Dans cette interview, Brigitte Courgeon, fondatrice de Célestina Formations, analyse les faiblesses structurelles des SCPI et présente le viager mutualisé comme une alternative patrimoniale fondée sur la capitalisation plutôt que le rendement immédiat. Un placement longtemps confidentiel qui séduit les investisseurs patients.
Viager mutualisé vs SCPI : décryptage d’une alternative patrimoniale en plein essor

Alors que les SCPI traversent une période de turbulences marquée par des corrections de valeur parfois supérieures à 30%, le viager mutualisé émerge comme une alternative patrimoniale méconnue. Brigitte Courgeon, fondatrice de Célestina Formations, décrypte les ressorts de ce placement longtemps resté confidentiel et explique en quoi il se distingue des véhicules d'investissement immobilier traditionnels.
Les SCPI sous pression : au-delà des taux d'intérêt
La correction des valeurs de parts de SCPI observée depuis 2023 ne s'explique pas uniquement par la remontée des taux d'intérêt. Brigitte Courgeon pointe du doigt des facteurs structurels liés à la nature même des actifs détenus. "Certaines SCPI sont positionnées sur des parcs immobiliers comme le commercial ou le bureau qui souffrent actuellement", analyse-t-elle. À l'inverse, les fonds investis dans des segments plus porteurs (établissements de santé, sites logistiques, infrastructures pour datacenters) résistent mieux à la baisse.
La différenciation sectorielle constitue donc le principal facteur de correction, révélant la vulnérabilité des SCPI exposées à des classes d'actifs structurellement fragilisées par les mutations du travail et de la consommation.
Le viager mutualisé : capitalisation plutôt que rendement immédiat
Le viager mutualisé partage avec les SCPI le principe de la mutualisation : investir dans plusieurs biens immobiliers via l'acquisition de parts, avec la dilution des risques que cela implique. Mais la logique financière diffère radicalement. "Là où les SCPI apportent des revenus immédiats, le viager mutualisé propose une logique de capitalisation fondée sur la décote immobilière", explique Brigitte Courgeon.
Le rendement cible, affiché entre 5% et 8%, repose principalement sur la décote par rapport à la valeur vénale du bien. Il ne s'agit pas de plus-value à la revente au sens classique, mais d'un gain lié à l'écart entre le prix d'acquisition et la valeur réelle du bien.
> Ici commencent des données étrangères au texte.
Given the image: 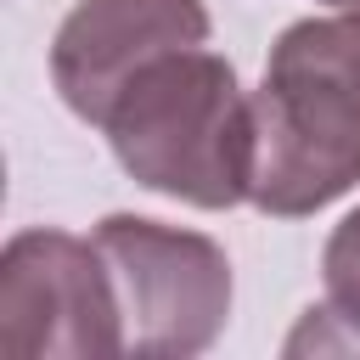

Plusieurs aléas influencent la performance : l'âge et le sexe du vendeur (indicateurs de durée de vie), la composition du foyer (couple ou personne seule), et la possibilité de louer le logement si le droit d'usage est libéré.
Un avantage fiscal conditionné par la durée de détention
L'argument fiscal constitue un élément central de comparaison. Le viager mutualisé repose sur l'achat de parts de sociétés, et l'imposition n'intervient qu'au moment de la revente. Mais la fiscalité réelle dépend de l'enveloppe fiscale choisie. "Si elles sont dans un PEA, il n'y a aucune fiscalité à la sortie si elles sont hébergées pendant 8 ans à minima", précise Brigitte Courgeon. En revanche, les parts détenues en direct subissent la flat tax de 30% sur la plus-value.
La contrepartie de cet avantage fiscal : une liquidité très faible. Le viager mutualisé s'inscrit dans une logique patrimoniale de long terme. "Dans la majorité des cas, il faut compter 8 ans à minima pour générer de la rentabilité", souligne la fondatrice de Célestina Formations.
L'aléa de longévité : un risque relatif
Contrairement à une idée reçue, la longévité du vendeur n'est pas nécessairement un risque pour l'investisseur. Brigitte Courgeon préfère parler d'aléa, qui peut jouer dans les deux sens. Un bien acheté en viager peut prendre de la valeur entre la signature de l'acte notarié et sa libération, en fonction de l'évolution démographique et du dynamisme de sa localisation. Les aléas peuvent donc impacter positivement la performance de l'investissement.
Un marché encore confidentiel
Face aux 80 milliards d'euros collectés par les SCPI, le viager mutualisé reste marginal. Le principal frein à son développement tient à sa structure juridique. "Comme il s'agit de sociétés immobilières et non financières, il n'est pas possible de faire de l'appel public à l'épargne", explique Brigitte Courgeon. Les organisations proposant ce dispositif ne peuvent donc pas bénéficier de la même visibilité que les grands réseaux de distribution de SCPI.
Le profil type de l'investisseur adapté : une personne ayant une vision patrimoniale à long terme, pour préparer sa retraite ou financer les études de ses enfants ou petits-enfants, et capable de bloquer des capitaux sur une période prolongée. Un placement qui requiert patience et conviction, loin de la recherche de rendement immédiat.